Мы нередко носились здесь, устраивали засады и строили коварные планы по захвату домработниц, не дающих лишнего сладкого. Вот и оно. Старое дерево, ствол которого едва ли можно было обхватить одному человеку, нависало, раскинув ветви как плети. Летом оно очень красивое, а сейчас смотрелось скорее ловушкой, чем уютным, потайным местом. Обойдя его по кругу, я отыскала заветную надпись и прижалась пальцами к рубцу на коре.
«Я люблю тебя больше жизни и ещё чуть-чуть», — неровные буквы, вырезанные обыкновенным перочинным ножом скакали то вверх, то вниз. И подпись: Рома Б. На глаза набежали слёзы, в груди защемило, закололо.
— Ромка, — всхлипнула я, гладя буквы. — Мне тебя так не хватает... так больно, Ромочка. Сил никаких нет, никто не сможет тебя заменить. Никто и никогда, — зашумевший в кронах ветер, вторил моему отчаянию.
Лить слезы на холоде не очень хорошая идея, но я даже не пыталась остановить солёный поток. Глухая тоска снедала душу, и сколько бы ни миновало лет, в моей памяти был жив образ лучшего друга. Единственного человека, которому я вверяла все свои тайны и страхи. И пусть он погиб десять лет назад, я так и не смогла впустить в своё сердце кого-то ещё. Даже Ника, смирившись с тем, что я смогу дать ему только отголосок той любви, что он заслуживает, потому что самая сильная, и самая болезненная любовь навеки вечные заперта в изъеденный ржавчиной сундук.
Простояв некоторое время, я смахнула слёзы и двинулась в обратную сторону. Лиза, Лизонька, моя девочка, моя отрада. И пускай её папаша самый худший человек на земле, она моя яркая звезда, помогающая идти вперёд даже тогда, когда есть силы только ползти.
Остановившись перед входом, я постучала ботинками друг об друга, и нажала кнопку. Страшно подумать, в каком сейчас состоянии мама.
Из-за двери донёсся смех.
Смех?!
Округлив глаза, я следила за тем, как медленно и нехотя поворачивается массивная ручка, как взмахивает крыльями металлическая птичка над глазком. Смеялась не дочь.

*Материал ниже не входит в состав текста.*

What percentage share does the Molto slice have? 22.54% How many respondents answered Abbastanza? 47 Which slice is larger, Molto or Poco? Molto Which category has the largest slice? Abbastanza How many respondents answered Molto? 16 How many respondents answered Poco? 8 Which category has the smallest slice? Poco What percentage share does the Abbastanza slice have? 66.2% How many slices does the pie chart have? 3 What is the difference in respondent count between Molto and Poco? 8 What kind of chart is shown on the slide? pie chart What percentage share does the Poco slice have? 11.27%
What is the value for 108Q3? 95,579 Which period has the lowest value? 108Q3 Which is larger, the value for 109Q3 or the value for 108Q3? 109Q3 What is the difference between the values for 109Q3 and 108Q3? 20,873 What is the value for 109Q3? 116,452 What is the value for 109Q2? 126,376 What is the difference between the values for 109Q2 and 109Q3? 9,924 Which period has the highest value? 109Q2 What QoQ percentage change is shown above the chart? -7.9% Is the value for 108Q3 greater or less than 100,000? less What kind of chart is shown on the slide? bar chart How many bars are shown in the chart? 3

— Да? — из-за двери высунулась довольная мама и тут же скисла. — Что ты здесь делаешь?
— Мам, — я прочистила горло и перевела дыхание: — Тебе звонили?
— Мне много, кто звонит, — сощурилась она, отчего под глазами побежали тоненькие морщинки. — Я забрала Лизу на выходные, хотела съездить на лыжную базу, разве твой любовник тебе не сказал? Зачем ты здесь?

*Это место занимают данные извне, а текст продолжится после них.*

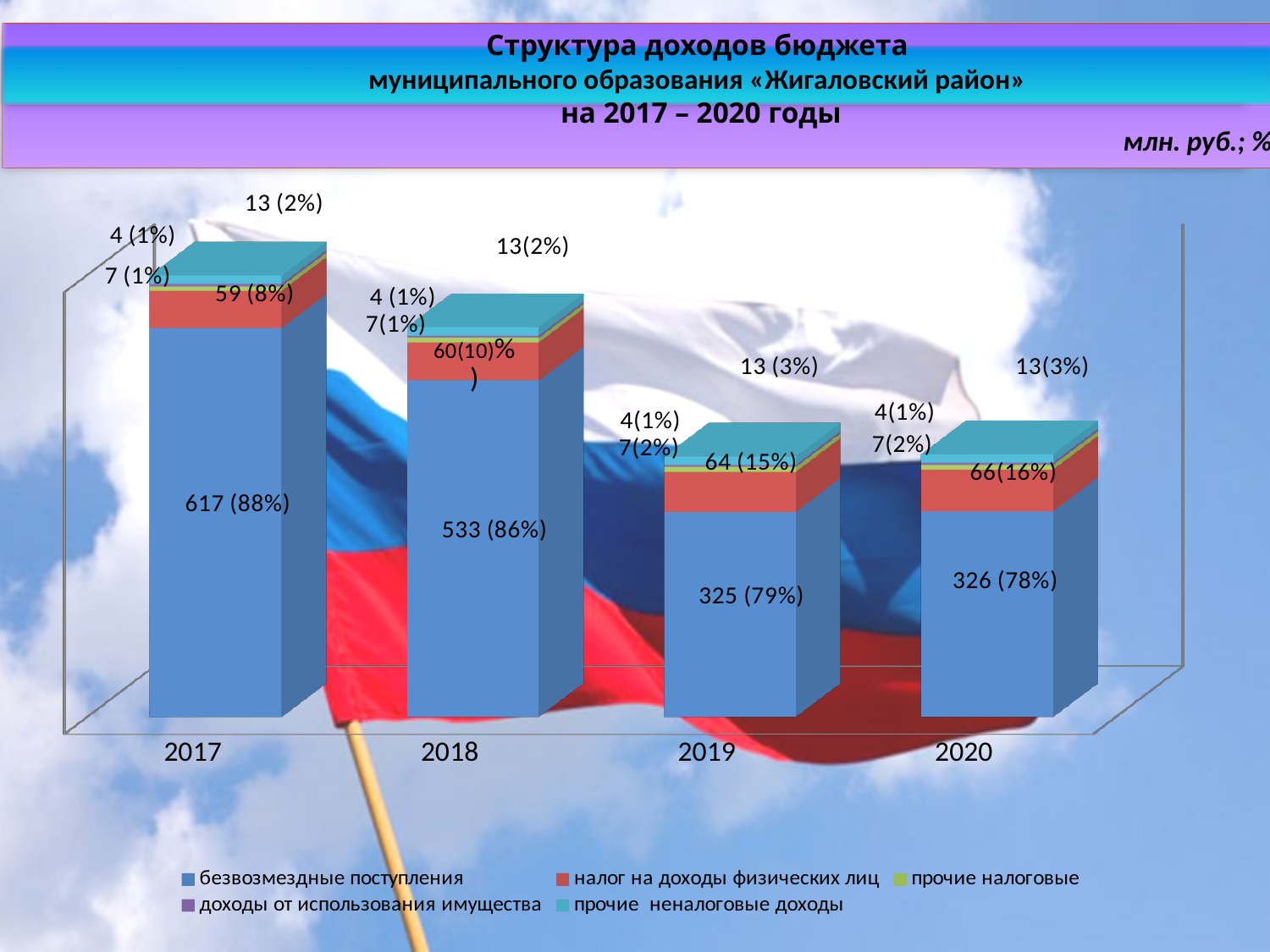
In which year is налог на доходы физических лиц the lowest? 2017 What share of the 2020 budget revenue is безвозмездные поступления? 78% What kind of chart is shown on the slide? stacked bar chart What is the value for безвозмездные поступления in 2017? 617 (88%) How many series does the legend list? 5 Which year has the larger value for налог на доходы физических лиц, 2019 or 2020? 2020 How many years are shown on the x axis? 4 What is the difference between безвозмездные поступления in 2017 and 2018? 84 What is the total of the stacked bar for 2017? 700 In which year is безвозмездные поступления the highest? 2017 What is the value for налог на доходы физических лиц in 2020? 66 (16%) Does безвозмездные поступления rise or fall from 2017 to 2019? fall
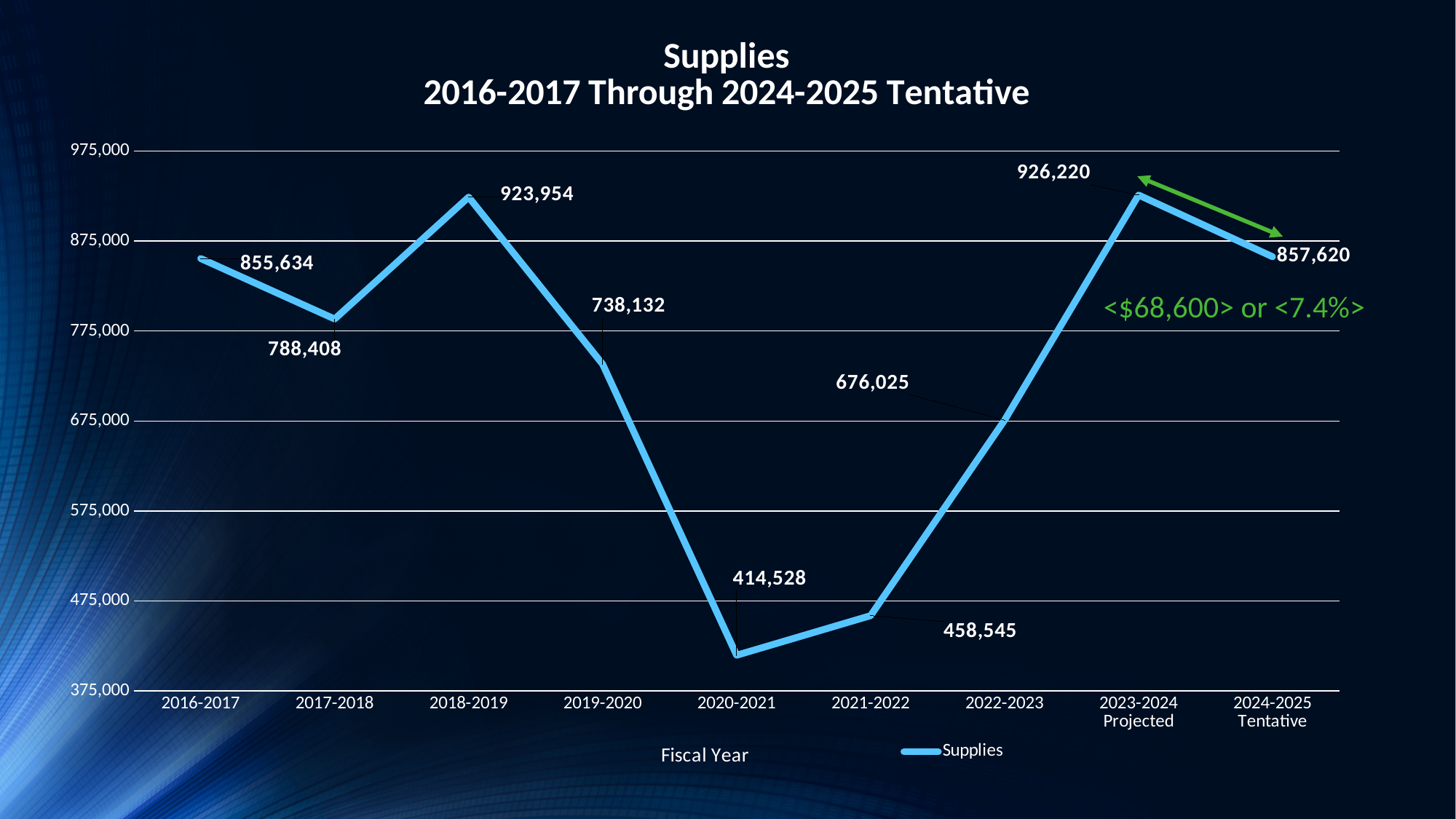
What kind of chart is shown on the slide? Line chart Which fiscal year has the highest Supplies value? 2023-2024 Projected Which is larger, the Supplies value for 2019-2020 or for 2022-2023? 2019-2020 What is the Supplies value for 2023-2024 Projected? 926,220 Which fiscal year has the lowest Supplies value? 2020-2021 How many fiscal years are plotted on the chart? 9 What is the Supplies value for 2020-2021? 414,528 What is the Supplies value for 2017-2018? 788,408 Does the Supplies value rise or fall from 2021-2022 to 2023-2024 Projected? Rise What is the difference between the Supplies values for 2016-2017 and 2017-2018? 67,226 What is the difference between the Supplies values for 2023-2024 Projected and 2024-2025 Tentative? 68,600 What is the Supplies value for 2024-2025 Tentative? 857,620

— Мы так и будем стоять на пороге? — начала издалека я.
Наклонив по-птичьи голову набок, мама ухмыльнулась и распахнула дверь. Ну надо же. Думала, до вечера продержит на улице. Шум голосов из гостиной подсказал, что у мамы гости. Они-то и смеялись. Один из голосов был смутно знаком, где-то я его уже слышала.

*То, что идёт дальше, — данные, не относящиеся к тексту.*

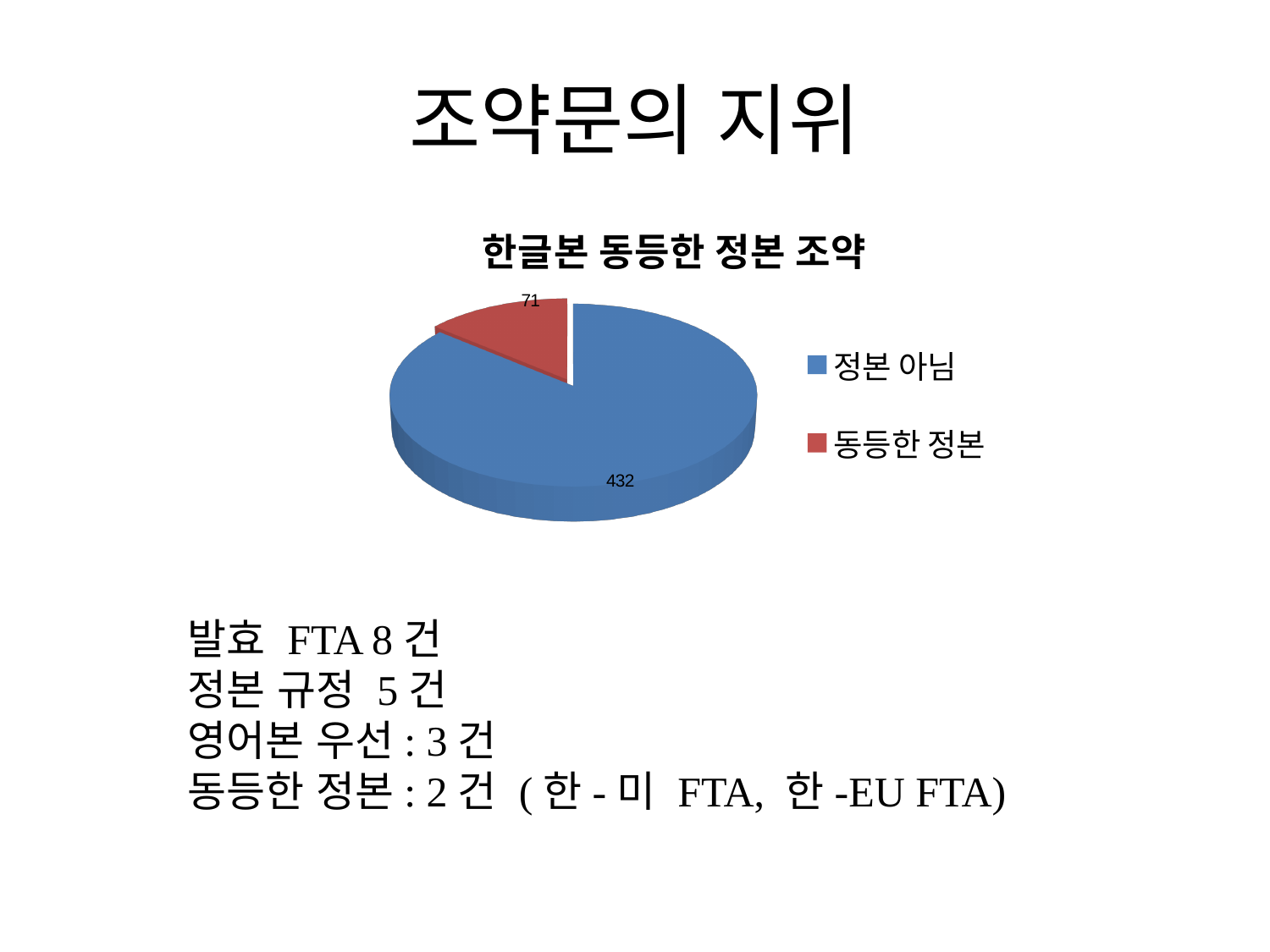
What is the value for 동등한 정본? 71 How many entries does the legend list? 2 What kind of chart is shown on the slide? pie chart How many categories does the pie chart have? 2 What is the value for 정본 아님? 432 Which is larger, the value for 정본 아님 or the value for 동등한 정본? 정본 아님 Which category has the smallest slice of the pie? 동등한 정본 What is the total of all slices in the pie chart? 503 Which category has the largest slice of the pie? 정본 아님 What is the difference between the values for 정본 아님 and 동등한 정본? 361 What colour is the slice for 동등한 정본? red What is the title of the chart? 한글본 동등한 정본 조약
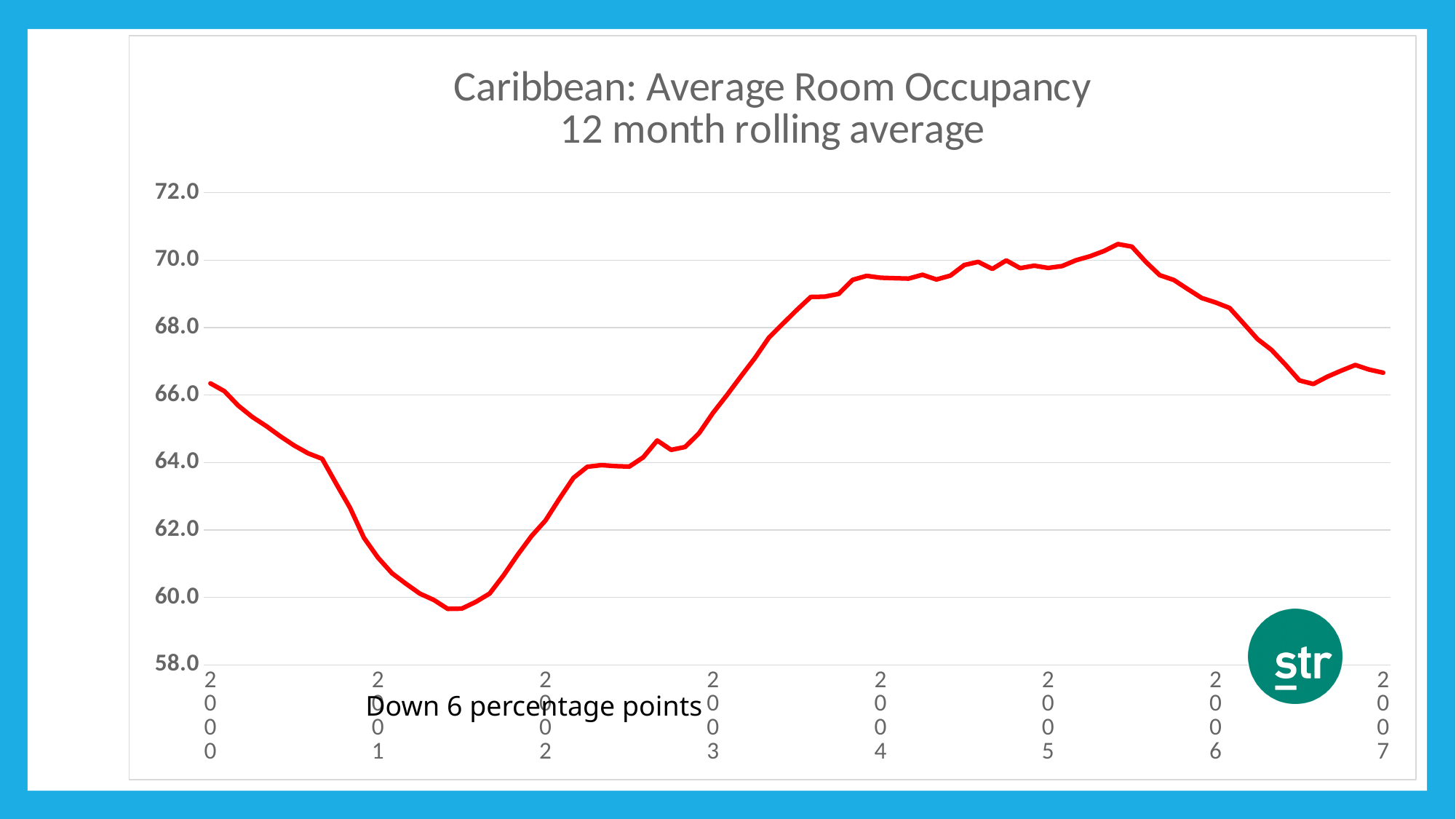
What kind of chart is shown on the slide? line chart Is the value at the start of 2007 greater or less than 68.0? less What is the title of the chart? Caribbean: Average Room Occupancy 12 month rolling average Does the line rise or fall between the start of 2002 and the start of 2004? rise Is the value at the start of 2004 greater or less than 68.0? greater How many years are labelled on the x axis? 8 Does the line rise or fall between the start of 2000 and the start of 2001? fall Is the value at the start of 2005 greater or less than 68.0? greater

— Мам, — стряхнув с пальто белые крупинки, я села на софу и сцепила руки в замок. — Папа умер.
Голос дрогнул, как будто только сейчас я осознала весь ужас нового положения. Не смея поднять на мать глаза, чтобы не столкнуться с истерикой, я поджала губы и отвернулась.
Через несколько секунд, поняла, что плакать и рыдать мама не собирается. В недоумении посмотрев на неё, я заметила тень усмешки, которую она попыталась спрятать, да не успела.